§ TAREA ESCRITA 1
Según el fragmento sobre los ascensos militares, ¿qué documento empezó a adjuntar el Ministerio de Defensa a las propuestas enviadas al Senado?
§ TAREA ESCRITA 2
Edita las filas que van desde la que contiene "When comparing the" hasta el final de las filas, ambas incluidas: sustituye "black shoe" por "black boot" y deja todo lo demás igual.

§ EXTRACTO PROPORCIONADO
= = =

Con estos objetivos, una de las tareas iniciales que asumió el CELS fue estudiar las listas de ascensos para sugerir a las autoridades políticas la no promoción de determinadas personas que tenían antecedentes de graves violaciones a los derechos humanos. El complejo mecanismo de ascenso de militares a los grados superiores articula a las Fuerzas Armadas, el Poder Ejecutivo, el Poder Legislativo y la sociedad civil. La aprobación o desaprobación de los ascensos militares es una decisión política de designación de funcionarios públicos.
Una práctica de la Comisión de Acuerdos a partir de 1993 es requerir información sobre el listado de militares propuestos para ascender al archivo de la ex CONADEP de la Secretaría de Derechos Humanos de la Nación, al CELS y a la Asamblea Permanente por los Derechos humanos (APDH). La Comisión solicita a estas instituciones que le remitan toda la información que posean sobre el desempeño de dichos militares. Los organismos de derechos humanos han participado de sesiones y audiencias públicas y han logrado que la Comisión de Acuerdos cite a declarar a testigos y produzca su propia prueba. Asimismo, el Ministerio de Defensa incorporó la práctica de adjuntar a las propuestas enviadas al Senado el legajo militar de los miembros propuestos. Esta información ha resultado de cabal importancia frente a la inexistencia de documentación oficial. De esta manera, el mecanismo de impugnación de ascensos militares se ha complejizado gracias a la participación de la sociedad civil y a las reformas tanto del reglamento del Senado en lo ateniente a la difusión y participación pública como de la información enviada por Defensa.

= = =

§ MATERIAL DE TRABAJO
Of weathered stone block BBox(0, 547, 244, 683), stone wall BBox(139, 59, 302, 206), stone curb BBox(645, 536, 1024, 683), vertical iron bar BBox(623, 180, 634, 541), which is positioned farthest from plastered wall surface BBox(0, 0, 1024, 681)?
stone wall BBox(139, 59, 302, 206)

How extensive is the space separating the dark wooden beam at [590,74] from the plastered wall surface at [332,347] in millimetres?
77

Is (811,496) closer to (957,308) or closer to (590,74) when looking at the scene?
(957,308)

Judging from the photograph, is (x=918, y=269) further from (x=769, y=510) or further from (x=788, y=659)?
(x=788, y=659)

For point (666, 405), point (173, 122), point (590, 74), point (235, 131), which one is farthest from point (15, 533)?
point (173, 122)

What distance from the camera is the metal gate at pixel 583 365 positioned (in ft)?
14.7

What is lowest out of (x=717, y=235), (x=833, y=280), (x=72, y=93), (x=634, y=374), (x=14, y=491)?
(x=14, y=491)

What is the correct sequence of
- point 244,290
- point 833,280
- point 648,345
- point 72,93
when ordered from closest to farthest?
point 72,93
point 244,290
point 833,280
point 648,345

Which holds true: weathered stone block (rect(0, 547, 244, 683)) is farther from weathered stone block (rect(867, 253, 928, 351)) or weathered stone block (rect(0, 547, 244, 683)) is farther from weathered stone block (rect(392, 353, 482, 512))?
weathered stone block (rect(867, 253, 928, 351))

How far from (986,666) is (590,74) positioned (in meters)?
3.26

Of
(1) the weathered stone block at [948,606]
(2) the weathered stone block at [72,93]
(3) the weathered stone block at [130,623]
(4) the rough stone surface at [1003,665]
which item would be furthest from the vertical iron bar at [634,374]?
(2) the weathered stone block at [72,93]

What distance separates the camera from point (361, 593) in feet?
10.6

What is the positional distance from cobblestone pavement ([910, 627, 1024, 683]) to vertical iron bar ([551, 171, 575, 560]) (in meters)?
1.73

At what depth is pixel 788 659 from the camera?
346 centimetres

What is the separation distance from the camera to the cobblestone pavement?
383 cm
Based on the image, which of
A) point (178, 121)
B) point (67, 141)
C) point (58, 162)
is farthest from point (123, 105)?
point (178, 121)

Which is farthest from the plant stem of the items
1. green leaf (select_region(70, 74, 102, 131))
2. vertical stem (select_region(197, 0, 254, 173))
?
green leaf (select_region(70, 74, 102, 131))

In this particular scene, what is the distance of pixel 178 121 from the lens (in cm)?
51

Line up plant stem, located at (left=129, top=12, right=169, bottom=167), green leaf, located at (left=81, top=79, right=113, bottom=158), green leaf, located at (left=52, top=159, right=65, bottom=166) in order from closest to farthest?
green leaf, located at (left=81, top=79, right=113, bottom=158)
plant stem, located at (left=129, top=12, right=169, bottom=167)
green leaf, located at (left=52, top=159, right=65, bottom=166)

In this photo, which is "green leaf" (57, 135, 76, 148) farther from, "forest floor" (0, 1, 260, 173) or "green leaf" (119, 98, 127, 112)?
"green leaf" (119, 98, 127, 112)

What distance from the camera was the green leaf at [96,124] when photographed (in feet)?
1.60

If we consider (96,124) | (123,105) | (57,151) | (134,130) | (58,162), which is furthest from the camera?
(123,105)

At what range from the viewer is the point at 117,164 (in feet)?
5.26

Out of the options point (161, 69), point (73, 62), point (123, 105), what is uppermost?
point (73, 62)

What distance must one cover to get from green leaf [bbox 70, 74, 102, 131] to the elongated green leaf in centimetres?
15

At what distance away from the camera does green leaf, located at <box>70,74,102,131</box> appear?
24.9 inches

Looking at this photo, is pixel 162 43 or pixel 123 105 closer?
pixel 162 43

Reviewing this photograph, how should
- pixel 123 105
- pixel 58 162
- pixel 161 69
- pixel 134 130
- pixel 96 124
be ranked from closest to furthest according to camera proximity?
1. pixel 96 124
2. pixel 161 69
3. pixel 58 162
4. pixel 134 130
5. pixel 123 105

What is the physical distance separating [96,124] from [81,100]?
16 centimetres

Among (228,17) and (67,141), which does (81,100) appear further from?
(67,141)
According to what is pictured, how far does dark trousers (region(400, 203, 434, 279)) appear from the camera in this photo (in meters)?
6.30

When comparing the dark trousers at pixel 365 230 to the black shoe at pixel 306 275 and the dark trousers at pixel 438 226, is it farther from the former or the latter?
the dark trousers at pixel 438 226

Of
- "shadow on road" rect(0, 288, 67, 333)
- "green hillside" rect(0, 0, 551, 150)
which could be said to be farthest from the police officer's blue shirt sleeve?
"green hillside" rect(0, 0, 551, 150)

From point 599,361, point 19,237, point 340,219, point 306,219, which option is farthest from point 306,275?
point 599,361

= = =

§ RESULTADO DEL EJERCICIO 1
El legajo militar de los miembros propuestos.

§ RESULTADO DEL EJERCICIO 2
When comparing the dark trousers at pixel 365 230 to the black boot at pixel 306 275 and the dark trousers at pixel 438 226, is it farther from the former or the latter?
the dark trousers at pixel 438 226

Of
- "shadow on road" rect(0, 288, 67, 333)
- "green hillside" rect(0, 0, 551, 150)
which could be said to be farthest from the police officer's blue shirt sleeve?
"green hillside" rect(0, 0, 551, 150)

From point 599,361, point 19,237, point 340,219, point 306,219, which option is farthest from point 306,275?
point 599,361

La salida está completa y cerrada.